**Your task**
The answer must be the full listing, repeated exactly.

* * * * * * *

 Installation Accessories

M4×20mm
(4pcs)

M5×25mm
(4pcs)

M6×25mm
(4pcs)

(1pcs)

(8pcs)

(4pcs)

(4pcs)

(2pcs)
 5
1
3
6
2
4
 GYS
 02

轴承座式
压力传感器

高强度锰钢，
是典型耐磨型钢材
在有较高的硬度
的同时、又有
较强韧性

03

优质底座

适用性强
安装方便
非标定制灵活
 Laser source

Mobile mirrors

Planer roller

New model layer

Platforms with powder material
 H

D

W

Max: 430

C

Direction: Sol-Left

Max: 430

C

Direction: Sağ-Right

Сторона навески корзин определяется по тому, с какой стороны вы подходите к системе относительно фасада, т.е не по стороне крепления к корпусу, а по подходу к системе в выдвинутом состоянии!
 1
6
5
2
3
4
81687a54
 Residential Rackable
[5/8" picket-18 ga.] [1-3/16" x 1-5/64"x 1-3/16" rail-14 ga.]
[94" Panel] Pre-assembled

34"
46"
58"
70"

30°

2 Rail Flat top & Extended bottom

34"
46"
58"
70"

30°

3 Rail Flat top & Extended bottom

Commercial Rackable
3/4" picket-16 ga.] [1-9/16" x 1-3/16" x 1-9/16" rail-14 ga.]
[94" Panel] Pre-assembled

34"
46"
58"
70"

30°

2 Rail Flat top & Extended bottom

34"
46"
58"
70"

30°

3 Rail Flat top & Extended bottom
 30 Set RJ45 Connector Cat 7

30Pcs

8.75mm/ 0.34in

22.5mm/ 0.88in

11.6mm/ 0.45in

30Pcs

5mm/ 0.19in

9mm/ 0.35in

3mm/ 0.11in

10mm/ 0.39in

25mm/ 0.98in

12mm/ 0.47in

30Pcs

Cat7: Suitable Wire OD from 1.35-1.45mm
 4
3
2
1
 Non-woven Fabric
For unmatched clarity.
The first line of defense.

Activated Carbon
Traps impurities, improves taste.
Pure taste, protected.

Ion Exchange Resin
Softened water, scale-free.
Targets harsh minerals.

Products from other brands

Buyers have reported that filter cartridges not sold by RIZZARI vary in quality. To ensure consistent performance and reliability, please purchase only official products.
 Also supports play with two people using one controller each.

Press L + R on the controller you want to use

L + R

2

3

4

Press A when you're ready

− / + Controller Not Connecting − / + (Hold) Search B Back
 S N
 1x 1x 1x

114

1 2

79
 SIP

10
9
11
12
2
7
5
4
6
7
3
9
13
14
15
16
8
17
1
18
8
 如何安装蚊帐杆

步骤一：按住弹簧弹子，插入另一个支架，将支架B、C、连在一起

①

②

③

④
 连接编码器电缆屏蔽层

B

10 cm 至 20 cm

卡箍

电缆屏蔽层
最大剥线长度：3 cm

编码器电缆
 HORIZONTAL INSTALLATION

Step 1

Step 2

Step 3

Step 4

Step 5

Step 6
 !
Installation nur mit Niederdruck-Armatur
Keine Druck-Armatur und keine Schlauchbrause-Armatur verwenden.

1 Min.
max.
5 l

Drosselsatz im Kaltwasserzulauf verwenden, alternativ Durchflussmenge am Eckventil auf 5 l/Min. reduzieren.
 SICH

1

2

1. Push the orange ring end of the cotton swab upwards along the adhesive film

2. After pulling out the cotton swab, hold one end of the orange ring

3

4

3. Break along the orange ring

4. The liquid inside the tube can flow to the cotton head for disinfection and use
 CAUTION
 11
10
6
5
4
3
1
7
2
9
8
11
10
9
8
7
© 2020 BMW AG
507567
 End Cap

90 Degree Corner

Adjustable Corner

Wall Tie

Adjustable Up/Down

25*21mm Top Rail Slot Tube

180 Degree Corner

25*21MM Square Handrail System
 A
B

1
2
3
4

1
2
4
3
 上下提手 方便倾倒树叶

* * * * * * *

**Solved problem**
 Installation Accessories

M4×20mm
(4pcs)

M5×25mm
(4pcs)

M6×25mm
(4pcs)

(1pcs)

(8pcs)

(4pcs)

(4pcs)

(2pcs)
 5
1
3
6
2
4
 GYS
 02

轴承座式
压力传感器

高强度锰钢，
是典型耐磨型钢材
在有较高的硬度
的同时、又有
较强韧性

03

优质底座

适用性强
安装方便
非标定制灵活
 Laser source

Mobile mirrors

Planer roller

New model layer

Platforms with powder material
 H

D

W

Max: 430

C

Direction: Sol-Left

Max: 430

C

Direction: Sağ-Right

Сторона навески корзин определяется по тому, с какой стороны вы подходите к системе относительно фасада, т.е не по стороне крепления к корпусу, а по подходу к системе в выдвинутом состоянии!
 1
6
5
2
3
4
81687a54
 Residential Rackable
[5/8" picket-18 ga.] [1-3/16" x 1-5/64"x 1-3/16" rail-14 ga.]
[94" Panel] Pre-assembled

34"
46"
58"
70"

30°

2 Rail Flat top & Extended bottom

34"
46"
58"
70"

30°

3 Rail Flat top & Extended bottom

Commercial Rackable
3/4" picket-16 ga.] [1-9/16" x 1-3/16" x 1-9/16" rail-14 ga.]
[94" Panel] Pre-assembled

34"
46"
58"
70"

30°

2 Rail Flat top & Extended bottom

34"
46"
58"
70"

30°

3 Rail Flat top & Extended bottom
 30 Set RJ45 Connector Cat 7

30Pcs

8.75mm/ 0.34in

22.5mm/ 0.88in

11.6mm/ 0.45in

30Pcs

5mm/ 0.19in

9mm/ 0.35in

3mm/ 0.11in

10mm/ 0.39in

25mm/ 0.98in

12mm/ 0.47in

30Pcs

Cat7: Suitable Wire OD from 1.35-1.45mm
 4
3
2
1
 Non-woven Fabric
For unmatched clarity.
The first line of defense.

Activated Carbon
Traps impurities, improves taste.
Pure taste, protected.

Ion Exchange Resin
Softened water, scale-free.
Targets harsh minerals.

Products from other brands

Buyers have reported that filter cartridges not sold by RIZZARI vary in quality. To ensure consistent performance and reliability, please purchase only official products.
 Also supports play with two people using one controller each.

Press L + R on the controller you want to use

L + R

2

3

4

Press A when you're ready

− / + Controller Not Connecting − / + (Hold) Search B Back
 S N
 1x 1x 1x

114

1 2

79
 SIP

10
9
11
12
2
7
5
4
6
7
3
9
13
14
15
16
8
17
1
18
8
 如何安装蚊帐杆

步骤一：按住弹簧弹子，插入另一个支架，将支架B、C、连在一起

①

②

③

④
 连接编码器电缆屏蔽层

B

10 cm 至 20 cm

卡箍

电缆屏蔽层
最大剥线长度：3 cm

编码器电缆
 HORIZONTAL INSTALLATION

Step 1

Step 2

Step 3

Step 4

Step 5

Step 6
 !
Installation nur mit Niederdruck-Armatur
Keine Druck-Armatur und keine Schlauchbrause-Armatur verwenden.

1 Min.
max.
5 l

Drosselsatz im Kaltwasserzulauf verwenden, alternativ Durchflussmenge am Eckventil auf 5 l/Min. reduzieren.
 SICH

1

2

1. Push the orange ring end of the cotton swab upwards along the adhesive film

2. After pulling out the cotton swab, hold one end of the orange ring

3

4

3. Break along the orange ring

4. The liquid inside the tube can flow to the cotton head for disinfection and use
 CAUTION
 11
10
6
5
4
3
1
7
2
9
8
11
10
9
8
7
© 2020 BMW AG
507567
 End Cap

90 Degree Corner

Adjustable Corner

Wall Tie

Adjustable Up/Down

25*21mm Top Rail Slot Tube

180 Degree Corner

25*21MM Square Handrail System
 A
B

1
2
3
4

1
2
4
3
 上下提手 方便倾倒树叶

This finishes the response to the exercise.